The story was a classic one: a jealous woman, a man who done her wrong, a gun, a struggle, and a question of where to put the blame in a blizzard of passion. It happens every day on television, in films, even in real life. But the trial of Jean Harris, 57, accused of murdering Scarsdale Diet Doctor Herman Tarnower, 69, assumed the proportions of a national melodrama. During the three-month trial, as her precious privacy and guarded respectability were stripped away, the pitiably proud former headmistress of Virginia's Madeira School for girls became the centerpiece of a passionate drama—the old battle of the sexes, fraught with newer, feminist tonalities. In the end, the outcome seemed almost predetermined: the jury found Harris guilty of second-degree murder, of shooting Dr. Tarnower with the intent to cause his death.*

During the trial, Harris had admitted driving five hours from her home in Virginia to Tarnower's Westchester County, N.Y., estate on March 10 with a gun in her purse. Nor did she dispute that, late in the night, she pulled the trigger five times (though she could not account for all of the shots), wounding the doctor, whose lover she had been for 14 years, four times. But in her eight days of testimony she insisted that she only wanted to kill herself, and Tarnower died trying to save her.

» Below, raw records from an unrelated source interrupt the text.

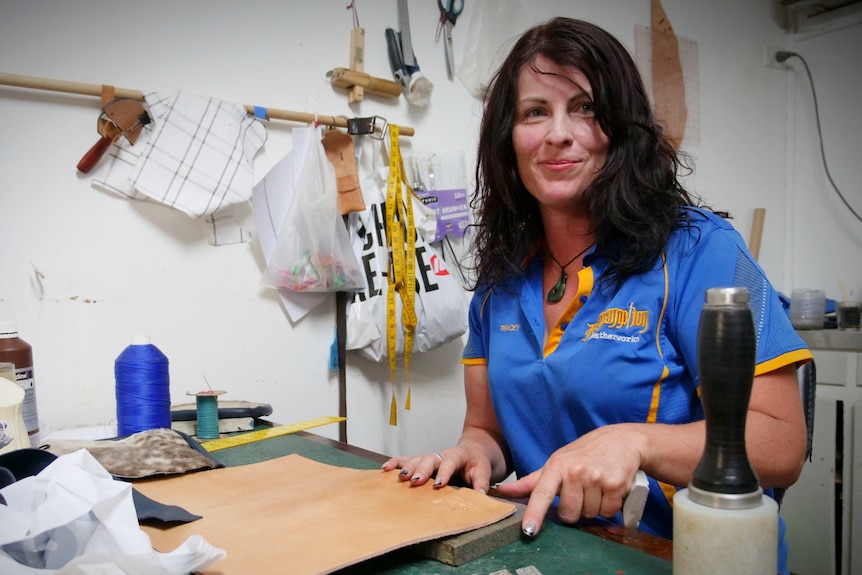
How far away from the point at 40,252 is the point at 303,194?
674mm

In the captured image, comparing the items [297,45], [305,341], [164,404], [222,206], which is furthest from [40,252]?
[297,45]

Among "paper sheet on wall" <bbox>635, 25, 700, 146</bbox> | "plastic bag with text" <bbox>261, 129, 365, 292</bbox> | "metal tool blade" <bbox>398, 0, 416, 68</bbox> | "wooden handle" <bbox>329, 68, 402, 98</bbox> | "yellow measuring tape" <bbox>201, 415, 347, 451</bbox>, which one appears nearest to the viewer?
"yellow measuring tape" <bbox>201, 415, 347, 451</bbox>

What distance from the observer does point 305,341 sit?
200 cm

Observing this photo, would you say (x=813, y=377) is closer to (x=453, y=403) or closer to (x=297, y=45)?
(x=453, y=403)

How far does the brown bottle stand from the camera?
3.82 ft

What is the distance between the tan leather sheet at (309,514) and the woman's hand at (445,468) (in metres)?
0.02

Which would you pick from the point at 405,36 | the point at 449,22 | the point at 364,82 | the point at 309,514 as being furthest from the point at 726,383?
the point at 449,22

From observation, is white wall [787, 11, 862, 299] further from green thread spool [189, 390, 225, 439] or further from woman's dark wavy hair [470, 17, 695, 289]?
green thread spool [189, 390, 225, 439]

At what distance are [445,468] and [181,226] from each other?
1192mm

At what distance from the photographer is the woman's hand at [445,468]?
0.90 metres

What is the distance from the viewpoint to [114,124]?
1616 mm

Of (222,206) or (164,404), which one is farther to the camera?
(222,206)

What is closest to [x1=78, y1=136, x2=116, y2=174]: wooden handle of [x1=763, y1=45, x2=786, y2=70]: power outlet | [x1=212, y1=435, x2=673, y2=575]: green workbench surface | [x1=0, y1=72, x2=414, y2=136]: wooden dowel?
[x1=0, y1=72, x2=414, y2=136]: wooden dowel

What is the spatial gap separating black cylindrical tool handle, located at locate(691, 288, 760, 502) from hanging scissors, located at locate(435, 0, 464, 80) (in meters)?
1.95
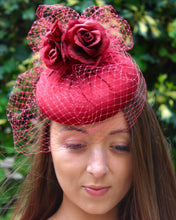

The summation by Defense Attorney Joel Aurnou, 47, was emotional and dramatic. "Don't let Dr. Tarnower's life itself be tarnished!" he shouted. "Don't say he died as a result of a homicidal rage, of some sordid affair. Restore the dignity of Dr. Tarnower, who himself died trying to save Jean Harris." He ended his impassioned plea by quoting a poem of Edna St. Vincent Millay: "I miss him in the weeping of the rain . . ."

Prosecutor George Bolen, 34, was cold and indignant in his summation, insisting that jealousy over Tarnower's affair with his lab assistant, Lynne Tryforos, 38, was the motivating factor for murder. Argued Bolen: "There was dual intent, to take her own life, but also an intent to do something else . . . to punish Herman Tarnower . . . to kill him and keep him from Lynne Tryforos." Bolen ridiculed the notion that Harris fired her .32-cal. revolver by accident. He urged the jury to examine the gun while deliberating. Said he: "Try pulling the trigger. It has 14 pounds of pull. Just see how difficult it would be to pull, double action, four times by accident." Bolen, who was thought by his superiors to be too gentle when he cross-examined Harris earlier in the trial, showed little mercy as he painted a vivid picture of what he claims happened that night. He dramatically raised his hand in the defensive stance he says Tarnower used when Harris pointed the gun at him. When the judge sustained an objection by Aurnou that Bolen's version went beyond the evidence presented, the taut Harris applauded until her body shook.